Source extract ▸
/---
= Hypothetical causes of UFO reports =

"The Trickster" by Chris Butler was commissioned as cover art for the 2014 edition of the book Passport to Magonia: from Folklore to Flying Saucers. It depicts a Gray alien holding three masks: one angelic, one demonic, and one extra-terrestrial.

Since the 1940s, mainstream explanations of inexplicable UFO reports have attributed them to psychological factors. Meanwhile, fringe explanations have argued UFO reports are caused by intelligent beings, perhaps from outer space, an inner Earth, another dimension, or the future.

A more mundane explanation suggests an undiscovered form of primitive atmospheric life, perhaps akin to a 'sky' microbe, could theoretically account for some UFO reports. Meanwhile, many see UFO reports through a religious lens, interpreting UFOs as angelic, demonic, or related to death.
\---
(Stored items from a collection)
/---
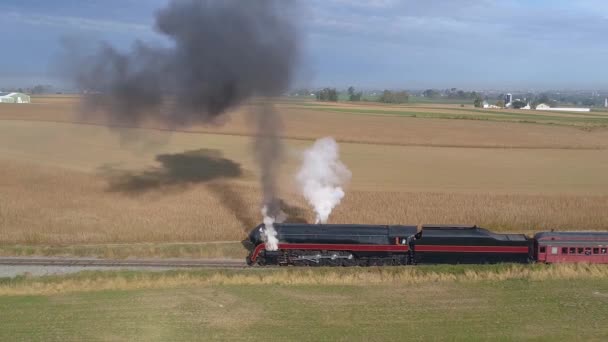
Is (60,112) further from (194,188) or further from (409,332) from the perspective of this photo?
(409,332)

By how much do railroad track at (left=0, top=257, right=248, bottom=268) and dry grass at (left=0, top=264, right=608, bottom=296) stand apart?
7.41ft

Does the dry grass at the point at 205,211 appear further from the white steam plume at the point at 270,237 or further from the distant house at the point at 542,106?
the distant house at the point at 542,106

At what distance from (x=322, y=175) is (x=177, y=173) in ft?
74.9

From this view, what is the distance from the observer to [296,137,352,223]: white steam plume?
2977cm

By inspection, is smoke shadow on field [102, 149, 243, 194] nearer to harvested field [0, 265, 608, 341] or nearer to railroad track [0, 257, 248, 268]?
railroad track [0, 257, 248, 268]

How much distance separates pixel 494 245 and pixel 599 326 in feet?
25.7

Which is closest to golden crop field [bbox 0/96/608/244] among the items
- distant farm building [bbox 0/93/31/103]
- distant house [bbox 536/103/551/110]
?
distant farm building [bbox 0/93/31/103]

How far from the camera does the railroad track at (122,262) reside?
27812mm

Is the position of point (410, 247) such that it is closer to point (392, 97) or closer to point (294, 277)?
\---
Your objective ▸
Answer these questions using the passage on causes of UFO reports.
1. What three masks does the Gray alien hold in "The Trickster"?
2. Since the 1940s, to what have mainstream explanations attributed inexplicable UFO reports?
3. What undiscovered form of life does the more mundane explanation propose?

Task solution ▸
1. One angelic, one demonic, and one extra-terrestrial.
2. Psychological factors.
3. Primitive atmospheric life, perhaps akin to a 'sky' microbe.